AFAIK, that's always the case currently? As in there's no default authentication or anything like that, so users would have to spin up their own via like a proxy or special headers perhaps?

The RPC route would also allow us to hide special notifications behind a build flag that can be used to further synchronize our integration tests.

Special notifications as in once a particular operation hits a particular milestone. So like if we're forwarding an HTLC, when we actually decode the onion blob or something like that. This would allow us to further synchronize the integration tests when we do things like restarting or persistence tests.

Why this feature should be behind build flag? Monitoring is monitoring. It should not be used for too many things.

It should be behind a build flag simply because most instances will never actually utilize the features (example laptops and mobile clients), so we can make it opt-in essentially. Only if users set the build flag (when compiling) and also provide the relevant args should it become active. I've read the prometheus go client and it's surrounding code, and it is indeed much lighter than I originally suspected.

I've started to move away from the lndmon architecture all together however.
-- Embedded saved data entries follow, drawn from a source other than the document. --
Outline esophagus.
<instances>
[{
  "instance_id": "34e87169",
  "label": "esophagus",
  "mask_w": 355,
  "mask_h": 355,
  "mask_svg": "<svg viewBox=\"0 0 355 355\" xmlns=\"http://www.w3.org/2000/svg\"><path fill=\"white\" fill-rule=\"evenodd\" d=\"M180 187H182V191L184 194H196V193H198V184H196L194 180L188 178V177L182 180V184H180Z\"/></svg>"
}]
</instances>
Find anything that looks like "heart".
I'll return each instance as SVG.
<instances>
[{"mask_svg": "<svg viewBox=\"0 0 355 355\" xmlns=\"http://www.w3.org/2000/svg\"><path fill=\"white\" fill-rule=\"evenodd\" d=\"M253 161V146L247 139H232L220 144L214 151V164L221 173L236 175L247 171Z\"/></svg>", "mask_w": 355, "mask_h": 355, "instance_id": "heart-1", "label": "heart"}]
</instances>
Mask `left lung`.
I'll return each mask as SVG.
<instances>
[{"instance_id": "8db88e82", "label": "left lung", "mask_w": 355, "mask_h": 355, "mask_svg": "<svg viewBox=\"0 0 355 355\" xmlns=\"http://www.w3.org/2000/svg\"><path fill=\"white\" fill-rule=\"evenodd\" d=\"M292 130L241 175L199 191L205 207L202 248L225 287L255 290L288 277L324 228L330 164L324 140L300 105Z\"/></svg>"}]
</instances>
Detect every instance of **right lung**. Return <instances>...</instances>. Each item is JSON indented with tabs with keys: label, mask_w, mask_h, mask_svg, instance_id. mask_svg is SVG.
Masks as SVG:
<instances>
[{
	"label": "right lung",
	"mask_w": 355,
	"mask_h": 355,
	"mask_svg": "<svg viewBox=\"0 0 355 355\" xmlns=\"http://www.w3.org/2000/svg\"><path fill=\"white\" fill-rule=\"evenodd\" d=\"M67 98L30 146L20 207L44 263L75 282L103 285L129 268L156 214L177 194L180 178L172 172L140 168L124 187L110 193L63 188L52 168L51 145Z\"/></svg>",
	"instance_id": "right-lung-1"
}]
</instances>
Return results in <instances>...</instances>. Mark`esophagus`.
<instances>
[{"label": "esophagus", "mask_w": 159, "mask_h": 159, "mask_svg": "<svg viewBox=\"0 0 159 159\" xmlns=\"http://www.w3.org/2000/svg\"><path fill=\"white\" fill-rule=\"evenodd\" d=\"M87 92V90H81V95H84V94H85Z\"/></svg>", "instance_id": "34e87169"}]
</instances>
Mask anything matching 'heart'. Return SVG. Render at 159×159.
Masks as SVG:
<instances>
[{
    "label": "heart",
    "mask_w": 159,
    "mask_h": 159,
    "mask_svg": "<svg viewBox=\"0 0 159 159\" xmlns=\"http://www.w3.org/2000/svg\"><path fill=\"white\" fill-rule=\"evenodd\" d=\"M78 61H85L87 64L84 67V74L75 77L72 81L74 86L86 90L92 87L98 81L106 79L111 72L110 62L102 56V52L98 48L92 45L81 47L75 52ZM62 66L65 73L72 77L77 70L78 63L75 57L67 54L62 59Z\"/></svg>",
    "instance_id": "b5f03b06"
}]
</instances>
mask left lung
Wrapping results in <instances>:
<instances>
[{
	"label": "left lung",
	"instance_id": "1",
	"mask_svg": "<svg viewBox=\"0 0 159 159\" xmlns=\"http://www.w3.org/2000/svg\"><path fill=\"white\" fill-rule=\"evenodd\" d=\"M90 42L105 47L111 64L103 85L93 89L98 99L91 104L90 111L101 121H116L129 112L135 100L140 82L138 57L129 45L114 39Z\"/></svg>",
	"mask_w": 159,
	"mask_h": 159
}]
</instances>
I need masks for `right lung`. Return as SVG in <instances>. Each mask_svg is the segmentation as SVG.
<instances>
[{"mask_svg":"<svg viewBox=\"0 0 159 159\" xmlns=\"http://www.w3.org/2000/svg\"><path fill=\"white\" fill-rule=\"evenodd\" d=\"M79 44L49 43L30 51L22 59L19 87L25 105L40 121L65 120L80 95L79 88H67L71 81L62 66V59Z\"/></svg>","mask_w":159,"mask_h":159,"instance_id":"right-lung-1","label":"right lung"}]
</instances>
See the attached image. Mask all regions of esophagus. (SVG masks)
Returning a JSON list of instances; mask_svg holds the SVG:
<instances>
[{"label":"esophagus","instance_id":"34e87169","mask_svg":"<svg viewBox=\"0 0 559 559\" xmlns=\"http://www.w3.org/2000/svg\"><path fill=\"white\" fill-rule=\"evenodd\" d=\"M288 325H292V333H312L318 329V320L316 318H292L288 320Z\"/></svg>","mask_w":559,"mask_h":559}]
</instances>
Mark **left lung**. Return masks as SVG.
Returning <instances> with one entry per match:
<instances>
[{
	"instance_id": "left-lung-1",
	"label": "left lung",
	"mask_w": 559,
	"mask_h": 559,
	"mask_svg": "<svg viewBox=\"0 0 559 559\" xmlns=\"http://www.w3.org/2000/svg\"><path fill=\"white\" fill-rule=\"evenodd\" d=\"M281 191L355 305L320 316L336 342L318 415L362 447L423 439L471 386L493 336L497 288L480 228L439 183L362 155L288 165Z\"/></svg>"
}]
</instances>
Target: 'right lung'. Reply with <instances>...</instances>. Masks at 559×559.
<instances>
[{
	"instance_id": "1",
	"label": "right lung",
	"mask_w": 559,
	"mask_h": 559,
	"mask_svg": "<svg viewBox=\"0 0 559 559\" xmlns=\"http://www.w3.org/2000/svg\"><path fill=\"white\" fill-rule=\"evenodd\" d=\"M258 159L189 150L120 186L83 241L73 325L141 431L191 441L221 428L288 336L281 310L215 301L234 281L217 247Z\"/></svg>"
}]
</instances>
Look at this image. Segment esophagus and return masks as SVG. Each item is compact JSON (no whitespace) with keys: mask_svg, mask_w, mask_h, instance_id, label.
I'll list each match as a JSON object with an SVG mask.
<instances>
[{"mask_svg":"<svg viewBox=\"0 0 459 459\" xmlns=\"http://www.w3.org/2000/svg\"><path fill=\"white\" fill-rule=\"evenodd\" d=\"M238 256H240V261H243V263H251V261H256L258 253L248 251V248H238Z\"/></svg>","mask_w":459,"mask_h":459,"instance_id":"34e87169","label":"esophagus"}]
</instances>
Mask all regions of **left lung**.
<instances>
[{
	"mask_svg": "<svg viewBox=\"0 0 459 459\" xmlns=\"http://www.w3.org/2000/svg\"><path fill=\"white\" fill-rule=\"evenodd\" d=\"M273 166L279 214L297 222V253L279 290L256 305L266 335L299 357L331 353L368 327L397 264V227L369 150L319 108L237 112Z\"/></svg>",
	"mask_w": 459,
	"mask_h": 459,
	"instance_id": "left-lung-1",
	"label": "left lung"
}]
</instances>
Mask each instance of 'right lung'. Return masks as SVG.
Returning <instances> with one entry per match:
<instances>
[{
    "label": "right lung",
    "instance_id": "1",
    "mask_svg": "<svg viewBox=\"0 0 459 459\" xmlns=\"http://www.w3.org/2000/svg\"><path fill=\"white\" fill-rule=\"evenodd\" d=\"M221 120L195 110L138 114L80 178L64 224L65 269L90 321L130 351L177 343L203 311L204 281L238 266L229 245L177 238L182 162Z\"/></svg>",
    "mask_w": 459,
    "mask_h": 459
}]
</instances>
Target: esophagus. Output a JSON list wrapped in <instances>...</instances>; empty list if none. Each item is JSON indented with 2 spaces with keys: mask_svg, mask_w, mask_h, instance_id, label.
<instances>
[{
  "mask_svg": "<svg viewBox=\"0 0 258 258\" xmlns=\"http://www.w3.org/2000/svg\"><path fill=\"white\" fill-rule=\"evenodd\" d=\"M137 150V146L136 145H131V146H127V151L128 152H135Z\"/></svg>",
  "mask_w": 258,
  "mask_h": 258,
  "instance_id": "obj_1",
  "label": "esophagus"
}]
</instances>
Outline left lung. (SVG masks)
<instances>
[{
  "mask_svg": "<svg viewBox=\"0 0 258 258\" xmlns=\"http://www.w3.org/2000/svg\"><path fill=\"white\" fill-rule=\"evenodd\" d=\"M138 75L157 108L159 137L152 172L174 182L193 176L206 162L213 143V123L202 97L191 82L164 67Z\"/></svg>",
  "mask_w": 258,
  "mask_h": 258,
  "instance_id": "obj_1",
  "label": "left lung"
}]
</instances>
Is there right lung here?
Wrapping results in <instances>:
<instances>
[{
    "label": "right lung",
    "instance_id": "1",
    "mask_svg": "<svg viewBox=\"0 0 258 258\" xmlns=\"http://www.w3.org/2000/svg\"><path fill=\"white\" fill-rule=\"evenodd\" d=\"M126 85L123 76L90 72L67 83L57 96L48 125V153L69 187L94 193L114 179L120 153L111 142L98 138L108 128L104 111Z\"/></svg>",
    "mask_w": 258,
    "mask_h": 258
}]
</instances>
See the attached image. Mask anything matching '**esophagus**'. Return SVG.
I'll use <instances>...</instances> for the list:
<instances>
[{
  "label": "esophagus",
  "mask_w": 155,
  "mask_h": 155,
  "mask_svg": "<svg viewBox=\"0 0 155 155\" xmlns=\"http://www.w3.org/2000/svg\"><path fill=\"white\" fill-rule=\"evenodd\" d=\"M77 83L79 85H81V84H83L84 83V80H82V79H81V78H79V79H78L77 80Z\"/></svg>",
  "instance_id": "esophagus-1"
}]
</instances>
Instead, I favor integrating prometheus at a closer level, but still behind a build flag. So in this case, the telemetry package would expose a certain set of interfaces that closes mirrors the histograms, gauges, counters, etc that come along with prometheus. The default implementation (no build flag specified) would simply just map and proxy these metrics over the regular streaming RPC. However, with the build flag set it would parse the relevant configuration, and set up the appropriate Prometheus client. The one challenge with this approach is creating a set of interfaces that's closely maps to the existing Prometheus interface without deviating too much while still providing it with all the extra options and arguments that come with all the gadgets.

alevchuk commented 5 years ago

As the complexity of LND grows, having monitoring will allow quickly detecting performance regressions. Also, by tracking balances, we can detect correctness regressions. Please consider making an early iteration on this.

alevchuk commented 5 years ago

friendly-ping

Roasbeef commented 5 years ago

This is on our map for 0.6, it hasn't been forgotten!

alevchuk commented 5 years ago

Hi, any updates on monitoring for us (folks that test latest changes to lnd)?

halseth commented 5 years ago

No longer on map for 0.6, but still not forgotten! 😆

blackjid commented 5 years ago

Hey, in the meantime I built this exporter. https://github.com/platanus/lightning-prometheus-exporter. I don't have access through the api to all the goodies that https://github.com/lightningnetwork/lnd/pull/1355 is exposing, but is the first iteration.

Roasbeef commented 5 years ago

See #3134. We'll have some follow up projects in this lane as well.

alevchuk commented 5 years ago

Nice! Now we have lndmon - which addresses the monitoring need.

I was able to install it in a few hours. Looks awesome!